Ravi Agarwal, Chairman of the Central Board of Direct Taxes (CBDT), has urged taxpayers to disclose any foreign income or assets they may have missed while filing their Income Tax Returns (ITRs). They have until December 31 to file revised returns and comply with this requirement
Department’s Proactive Approach
The Income Tax Department is actively sending SMS and email notifications to individuals who haven’t declared high-value assets. This initiative aims to ensure better compliance and reduce instances of hidden foreign wealth.
Agarwal highlighted that the tax department receives detailed information about foreign assets through automatic exchange agreements with other countries. He emphasized that the primary goal is to remind taxpayers of their obligation to disclose these assets and income.

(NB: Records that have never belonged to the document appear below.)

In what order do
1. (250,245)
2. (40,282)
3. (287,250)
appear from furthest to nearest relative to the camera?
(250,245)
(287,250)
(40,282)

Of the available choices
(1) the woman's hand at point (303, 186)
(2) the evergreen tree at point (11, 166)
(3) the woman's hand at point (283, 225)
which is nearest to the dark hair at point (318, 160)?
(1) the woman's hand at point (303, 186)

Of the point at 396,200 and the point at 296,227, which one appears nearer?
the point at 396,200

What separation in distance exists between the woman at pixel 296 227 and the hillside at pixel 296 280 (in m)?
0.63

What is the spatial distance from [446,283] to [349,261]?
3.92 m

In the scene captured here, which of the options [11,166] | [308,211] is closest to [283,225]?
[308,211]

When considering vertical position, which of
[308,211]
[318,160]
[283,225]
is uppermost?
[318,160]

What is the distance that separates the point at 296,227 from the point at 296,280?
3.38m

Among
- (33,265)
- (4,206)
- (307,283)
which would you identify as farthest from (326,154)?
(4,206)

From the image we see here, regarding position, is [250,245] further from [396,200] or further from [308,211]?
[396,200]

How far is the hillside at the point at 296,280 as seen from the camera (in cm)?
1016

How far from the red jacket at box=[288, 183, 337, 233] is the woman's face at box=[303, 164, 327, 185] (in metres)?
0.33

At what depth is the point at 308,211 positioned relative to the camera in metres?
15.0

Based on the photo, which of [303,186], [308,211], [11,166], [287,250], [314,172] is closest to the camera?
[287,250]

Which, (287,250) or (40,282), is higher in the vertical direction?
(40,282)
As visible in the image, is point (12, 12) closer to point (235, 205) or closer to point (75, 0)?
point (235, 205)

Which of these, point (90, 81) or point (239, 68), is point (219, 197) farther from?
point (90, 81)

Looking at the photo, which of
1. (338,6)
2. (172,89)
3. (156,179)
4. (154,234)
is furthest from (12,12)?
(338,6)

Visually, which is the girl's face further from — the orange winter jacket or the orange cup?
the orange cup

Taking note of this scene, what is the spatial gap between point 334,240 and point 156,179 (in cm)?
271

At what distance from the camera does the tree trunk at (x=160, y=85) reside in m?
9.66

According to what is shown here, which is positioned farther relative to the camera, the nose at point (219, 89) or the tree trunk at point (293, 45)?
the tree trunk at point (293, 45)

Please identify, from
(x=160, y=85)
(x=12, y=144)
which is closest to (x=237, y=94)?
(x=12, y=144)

Types of Foreign Assets to Declare
Taxpayers need to disclose various types of foreign assets, including:
- Foreign bank accounts
- Cash-value insurance policies
- Financial interest in foreign entities
- Immovable property abroad
- Foreign equity or debt investments
- Accounts where the taxpayer has signing authority
- Other foreign capital assets
Penalties for Non-Compliance
Failure to declare foreign assets or income in ITRs can lead to severe consequences. Under the anti-black money law, non-disclosure can attract a penalty of ₹10 lakh. This measure underscores the government’s commitment to curbing tax evasion and ensuring transparency.
Final Reminder
The CBDT encourages taxpayers to take advantage of this opportunity to rectify any omissions by filing revised returns before the December 31 deadline. This step ensures compliance and avoids hefty penalties.